Christidis has a Bachelor of Environmental Science to go with his Bachelor of Wine Science (Charles Sturt University), along with some WSET wine qualifications, and “various boring IT certificates.” Those self-derided IT qualifications were what shaped his first career pursuit, but wine has a way of extracting people out of certain and stable career paths into the uncertain and unstable world amongst the vines. Before settling down, he took on various roles “in minor capacities across various wineries in the Perth Hills,” worked vintage in Champagne and consulted in the Peel Region, which borders Perth’s Metropolitan area to the south of the capital.
Christidis’ first wine under the Chalari label came from the vaunted L’enclos du Tertre (formerly Clos du Tertre) vineyard in Frankland River, when legendary viticulturist Lee Haselgrove gave him access to a couple of tonnes of fruit. A stuck ferment ensued, but the wine eventually pushed through, and he reckons it’s in a very good place right now – if you’re lucky enough to find a bottle.
While he lists Paul Hoffman from Swan Valley Wines as somewhat of a mentor, it’s his late father that Christidis attributes much of his approach to. “More around the attitude of you can do anything and f#@k anyone that thinks you can’t. This also applies to doing your own general electrical and plumbing work.”
This attitude suffuses his winemaking approach for Chalari, too, with a resolutely independent attitude. “Minimal intervention is a term that gets flung around, but I have fleshed out what that means to me and live by that. To me it means a balance of the art and science of winemaking. Taking something natural, keeping it as natural and as unscrewed with as possible, but recognising that because it’s a natural product, things can happen, and we have knowledge and tech to help with making an excellent product. If needed,” he says.
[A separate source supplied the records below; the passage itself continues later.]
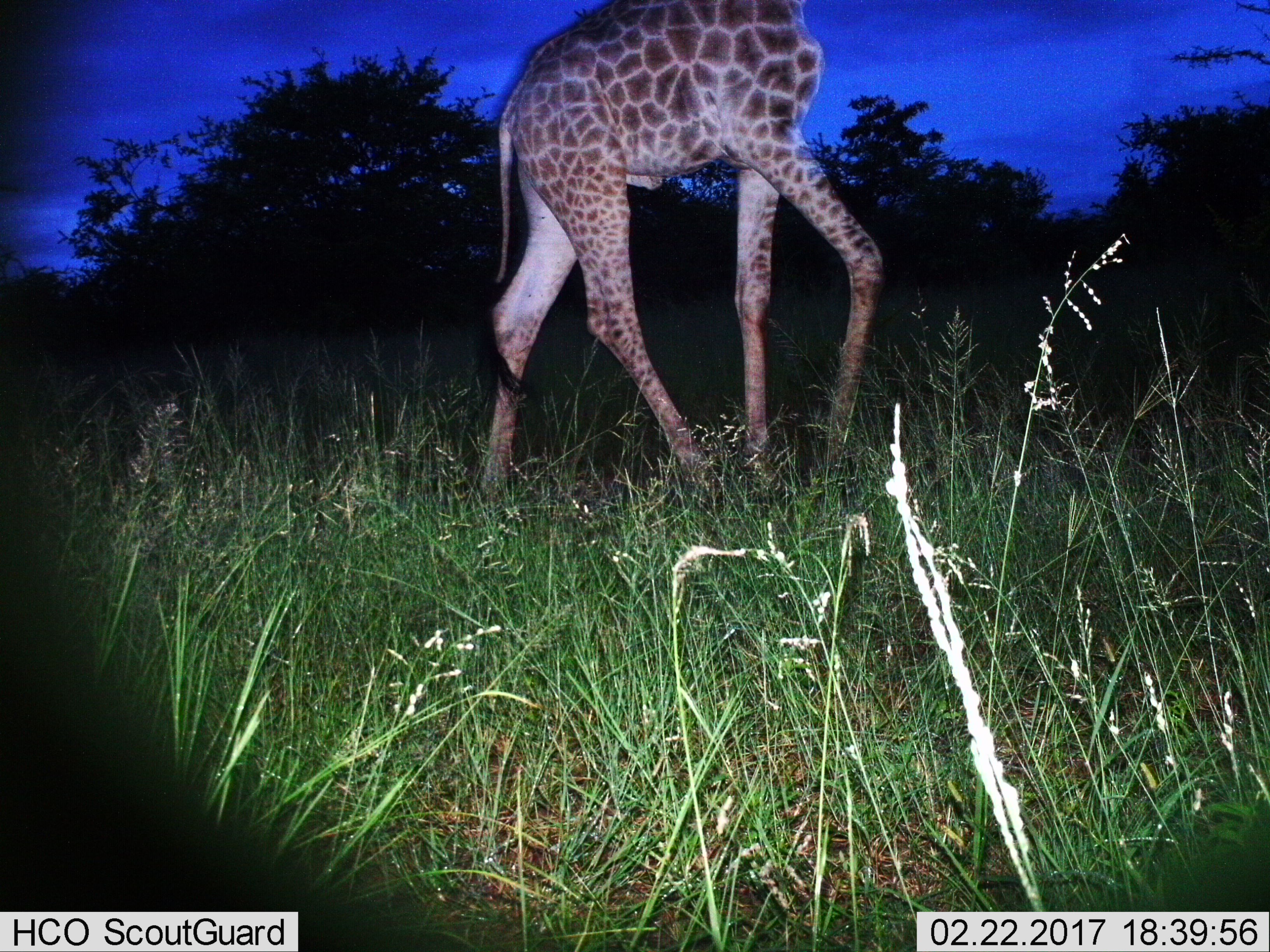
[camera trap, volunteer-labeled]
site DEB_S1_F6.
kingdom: Animalia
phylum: Chordata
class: Mammalia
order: Artiodactyla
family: Giraffidae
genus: Giraffa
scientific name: Giraffa camelopardalis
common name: giraffe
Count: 1.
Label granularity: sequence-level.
Although Christidis sources fruit from multiple regions, he has a deep passion for the Swan Valley. “This is an amazing region. The blend of old-school growers who operate on a handshake and the mix of new young and exciting winemakers is incredible. A lot of guys are looking back on the history of the Swan and are going back to those old ways of making wine that suits the region, that had somewhat been lost.”